Use the lighter 1280×720 @ FontSize 16 profile when the GIF needs to be smaller/cheaper to load and Full HD detail isn't essential.

## Pitfalls — do's & don'ts

- **`Output` path MUST be relative** (e.g. `.github/assets/demo.gif`). An absolute path like `/vhs/...` is rejected by the VHS parser.
- **Build the CLI first** (`pnpm build`). The tape launches the built artifact (`dist/…`), not the source.
- **Bun CLIs need the Bun image layer** — see above.
- **Work on a throwaway copy of fixtures** if the demo edits/writes files. Copy them to `/tmp` inside the hidden `Hide … Show` block so the working tree stays clean (e.g. `cp -r /vhs/examples /tmp/demo`).
- **Clear pre-filled edit fields before typing.** Popovers/inputs seeded with the current value need emptying first: `Backspace@25ms 40`. Backspace on an empty field is a no-op, so over-counting is safe.
- **Don't end the demo with a quit key.** Quitting makes VHS film the shell teardown (scrollback, the setup command reappearing).

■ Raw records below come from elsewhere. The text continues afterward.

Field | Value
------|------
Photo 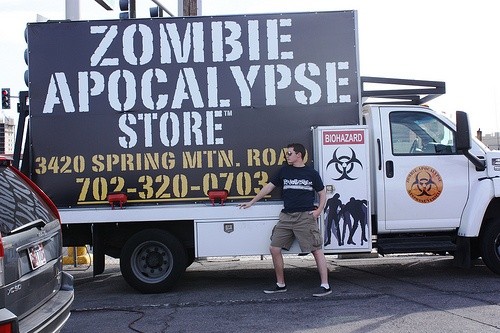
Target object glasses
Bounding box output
[285,151,297,156]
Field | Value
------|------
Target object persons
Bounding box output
[236,143,333,297]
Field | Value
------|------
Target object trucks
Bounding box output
[25,8,500,294]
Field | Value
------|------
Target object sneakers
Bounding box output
[264,283,287,293]
[312,287,332,296]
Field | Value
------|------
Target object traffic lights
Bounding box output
[1,88,10,109]
[118,0,137,19]
[149,6,160,18]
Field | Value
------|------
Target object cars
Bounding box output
[0,155,76,333]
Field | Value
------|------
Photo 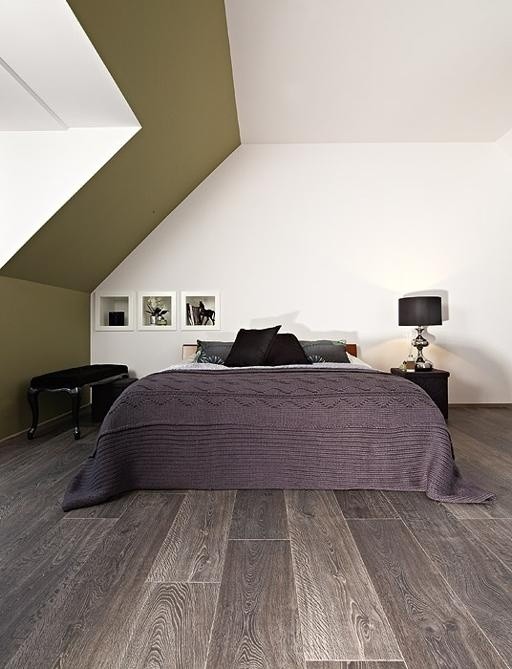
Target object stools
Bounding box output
[89,376,138,423]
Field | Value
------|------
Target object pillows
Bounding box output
[199,338,232,365]
[272,334,311,363]
[226,328,282,366]
[299,338,351,364]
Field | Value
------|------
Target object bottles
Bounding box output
[399,354,416,373]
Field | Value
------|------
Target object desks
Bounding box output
[27,364,130,440]
[390,367,450,420]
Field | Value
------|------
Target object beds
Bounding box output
[61,344,495,509]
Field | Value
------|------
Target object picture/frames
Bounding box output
[181,291,220,331]
[138,290,176,330]
[94,295,134,331]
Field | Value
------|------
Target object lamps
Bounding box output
[398,297,443,369]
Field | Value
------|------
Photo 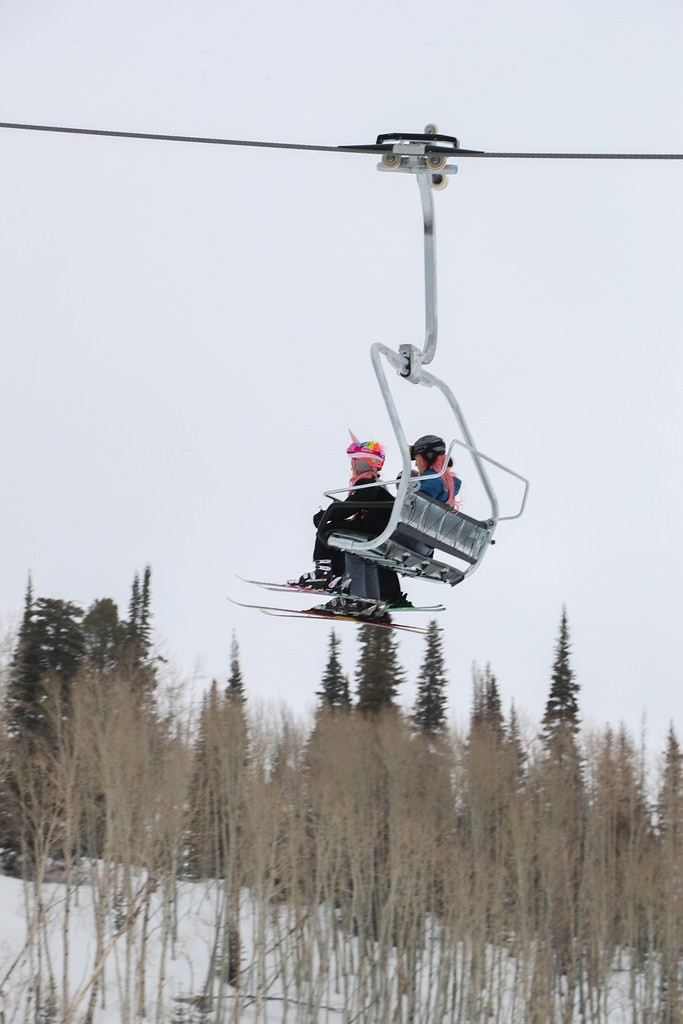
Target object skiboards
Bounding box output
[229,579,447,638]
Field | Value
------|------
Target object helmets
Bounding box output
[347,440,385,471]
[410,434,446,464]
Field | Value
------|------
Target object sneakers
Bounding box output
[298,558,334,585]
[325,594,392,622]
[380,592,412,608]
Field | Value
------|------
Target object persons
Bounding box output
[298,442,398,587]
[323,435,461,615]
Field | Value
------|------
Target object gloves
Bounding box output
[314,510,325,528]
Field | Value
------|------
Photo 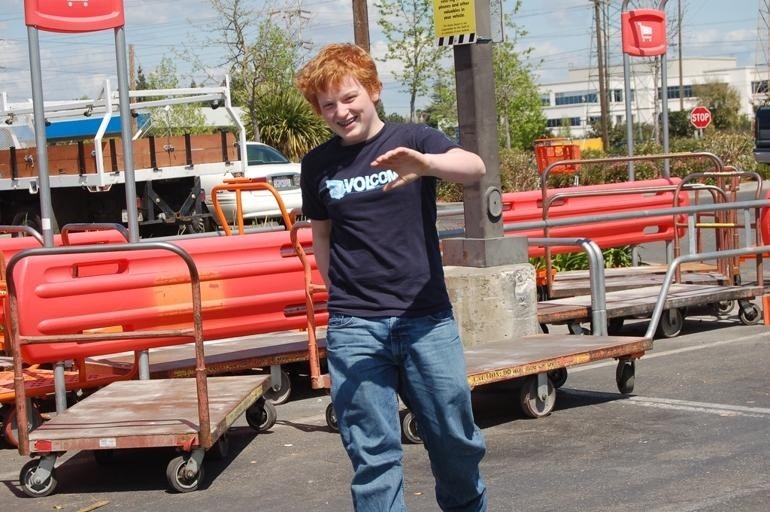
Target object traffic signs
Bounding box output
[690,107,712,129]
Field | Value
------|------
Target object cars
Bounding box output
[198,140,309,232]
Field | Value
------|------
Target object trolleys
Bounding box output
[4,237,278,499]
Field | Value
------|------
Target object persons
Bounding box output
[294,43,490,512]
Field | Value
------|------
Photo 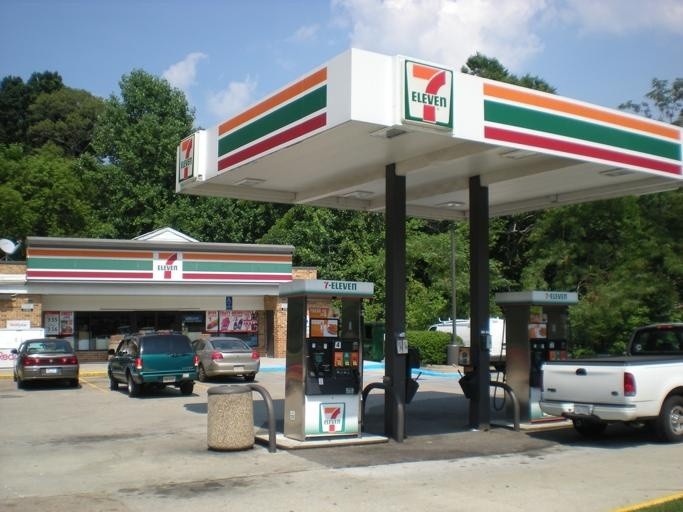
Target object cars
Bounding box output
[192,337,261,382]
[10,338,79,387]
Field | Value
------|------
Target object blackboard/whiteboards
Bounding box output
[1,328,44,349]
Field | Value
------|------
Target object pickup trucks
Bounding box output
[541,322,683,442]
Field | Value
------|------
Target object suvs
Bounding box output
[106,333,197,396]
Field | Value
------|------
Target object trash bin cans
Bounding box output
[447,345,460,366]
[207,385,254,451]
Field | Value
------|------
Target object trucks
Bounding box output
[428,315,508,375]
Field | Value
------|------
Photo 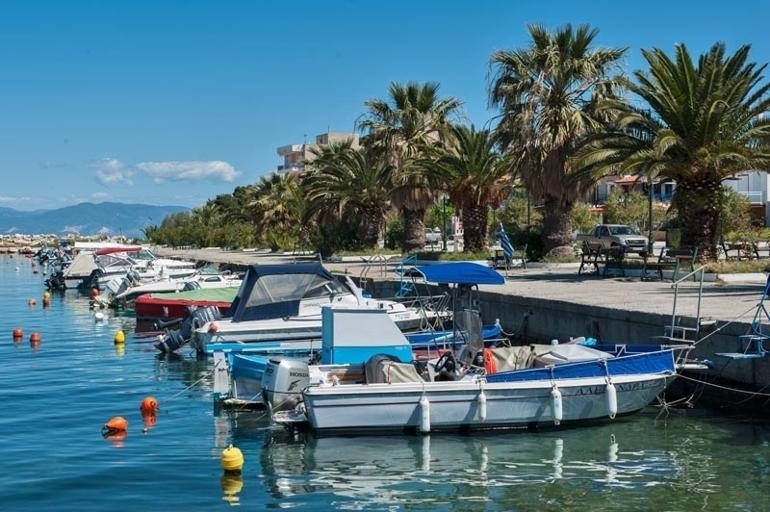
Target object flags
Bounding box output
[499,222,514,269]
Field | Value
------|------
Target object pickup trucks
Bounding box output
[577,224,649,257]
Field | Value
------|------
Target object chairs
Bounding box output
[577,240,698,283]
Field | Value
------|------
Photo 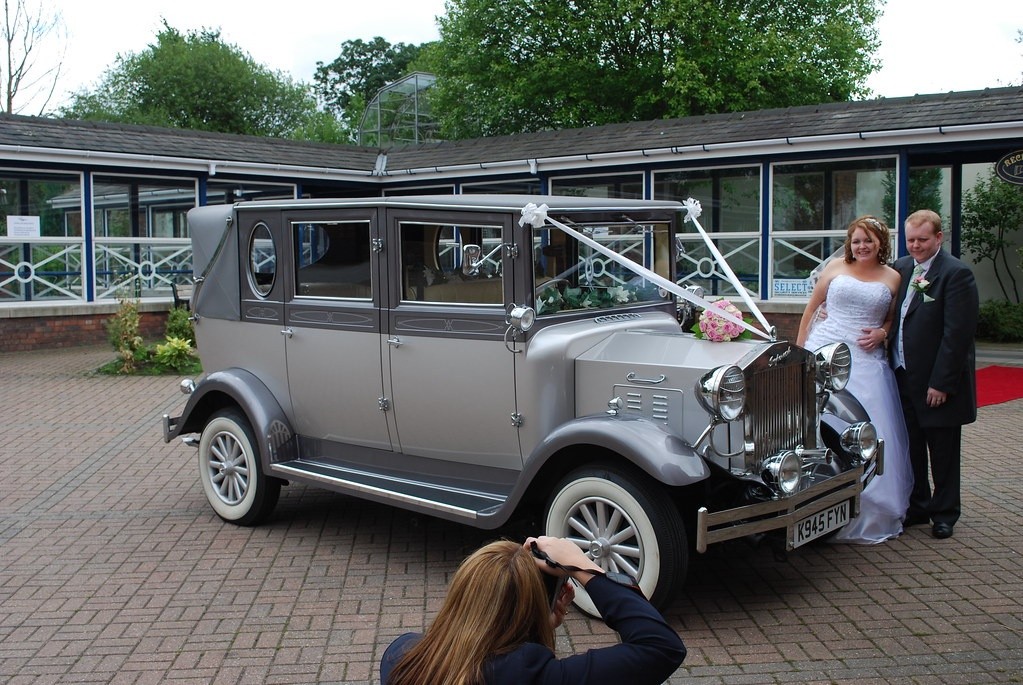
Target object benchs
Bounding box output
[410,274,553,302]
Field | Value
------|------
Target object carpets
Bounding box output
[976,366,1023,409]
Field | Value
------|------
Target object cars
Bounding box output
[162,194,885,625]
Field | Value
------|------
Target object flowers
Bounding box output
[910,274,930,300]
[420,262,502,288]
[689,297,754,342]
[535,281,670,315]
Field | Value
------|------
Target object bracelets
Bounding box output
[879,328,887,339]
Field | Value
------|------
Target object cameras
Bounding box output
[540,573,569,615]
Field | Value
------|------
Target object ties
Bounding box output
[906,265,924,296]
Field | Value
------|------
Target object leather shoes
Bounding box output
[932,521,953,538]
[902,515,930,527]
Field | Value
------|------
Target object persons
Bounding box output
[380,536,686,685]
[795,215,915,545]
[817,209,977,539]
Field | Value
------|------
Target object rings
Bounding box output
[565,612,568,615]
[937,400,941,401]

Instead end on a `Sleep` holding the frame you want — VHS kills the process at tape end, giving a clean final frame.
- **Hide setup commands.** Wrap `cp`, the CLI launch, and any other plumbing in a `Hide … Show` block so only the demo itself is captured.

## Verification

After each render, confirm the GIF actually matches the tape. Requires `ffprobe`/`ffmpeg` (run them on the host, or via the image: `docker run --rm -v "$PWD:/vhs" --entrypoint ffprobe <repo>-vhs …`).

1. **Dimensions** match the tape's `Set Width`/`Set Height`:
   ```bash
   ffprobe -v error -select_streams v:0 -show_entries stream=width,height \
     -of csv=p=0 .github/assets/demo.gif
   ```
2. **Duration ≈ sum of all `Sleep`s** in the tape (plus typing time). If it's meaningfully shorter, frames were dropped → lower `Set Framerate` and re-render:
   ```bash
   ffprobe -v error -show_entries format=duration -of csv=p=0 .github/assets/demo.gif
   ```
3. **File size** is reasonable for a README asset (rough target: under ~2–3 MB; lighter profile if not). `ls -lh .github/assets/demo.gif`.
4. **(Optional) Eyeball frames** — sample one frame per second to PNGs and look at them:
   ```bash
   ffmpeg -i .github/assets/demo.gif -vf fps=1 /tmp/demo-frames/f%03d.png
   ```
   Check the first frame (no leftover setup), the final frame (the intended end state), and any edit step.

## README wiring

Reference the GIF with a plain image tag near the top of the README (after the hero/badges):

```markdown
![<repo> demo](.github/assets/demo.gif)
```

For multiple demos, embed each under the relevant section with its descriptive name. If the README is being (re)written, the [`write-readme`](../write-readme/SKILL.md) skill owns layout — this skill only owns the asset and its reference.

## Workflow summary

1. **Once / on Dockerfile change** — `docker build -f .github/assets/vhs.Dockerfile -t <repo>-vhs .`
2. **On every demo change** — `pnpm build` → `docker run --rm -v "$PWD:/vhs" <repo>-vhs .github/assets/<name>.tape`
3. **Verify** — dimensions, duration ≈ sleep-sum, file size, optional frame sampling.
4. **README** — confirm/set the `.github/assets/<name>.gif` reference.
5. **Commit** — tape + Dockerfile + regenerated GIF together; the tape is the source of truth.

## Reference

- Tape directives, theme list and a worked envprism walkthrough: [REFERENCE.md](REFERENCE.md).
- Templates to copy: [`templates/vhs.Dockerfile`](templates/vhs.Dockerfile), [`templates/demo.tape`](templates/demo.tape).